RAW DATA Block Start
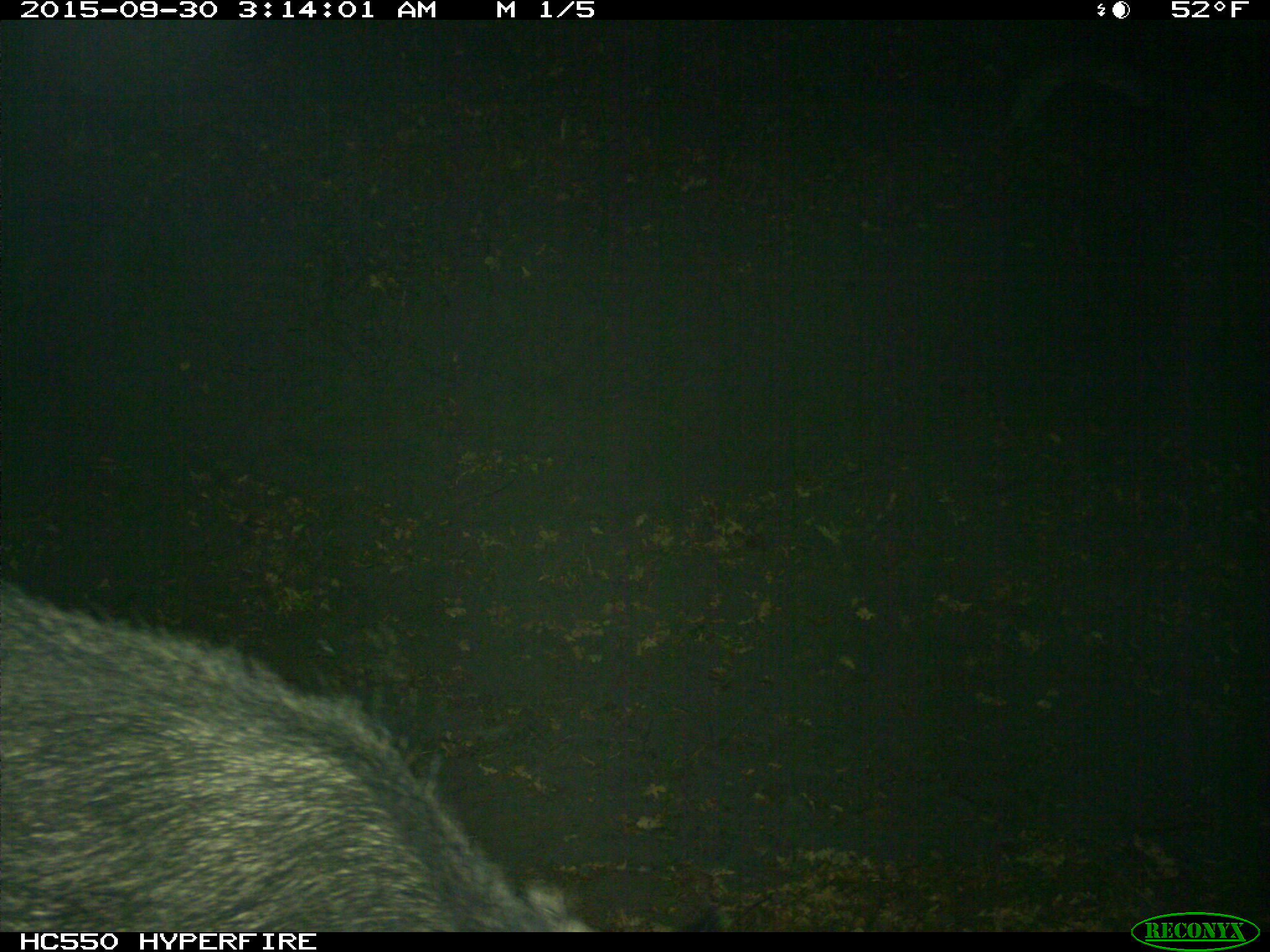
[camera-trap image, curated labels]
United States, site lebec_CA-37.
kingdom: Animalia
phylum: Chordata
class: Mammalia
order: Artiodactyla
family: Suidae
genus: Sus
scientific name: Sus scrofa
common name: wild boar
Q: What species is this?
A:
RAW DATA Block End
ABOUT THIS TASK = With the line containing "phylum: Chordata" as the first, output each line through the final line of the entries above, exactly.

TASK RESPONSE =
phylum: Chordata
class: Mammalia
order: Artiodactyla
family: Suidae
genus: Sus
scientific name: Sus scrofa
common name: wild boar
Q: What species is this?
A:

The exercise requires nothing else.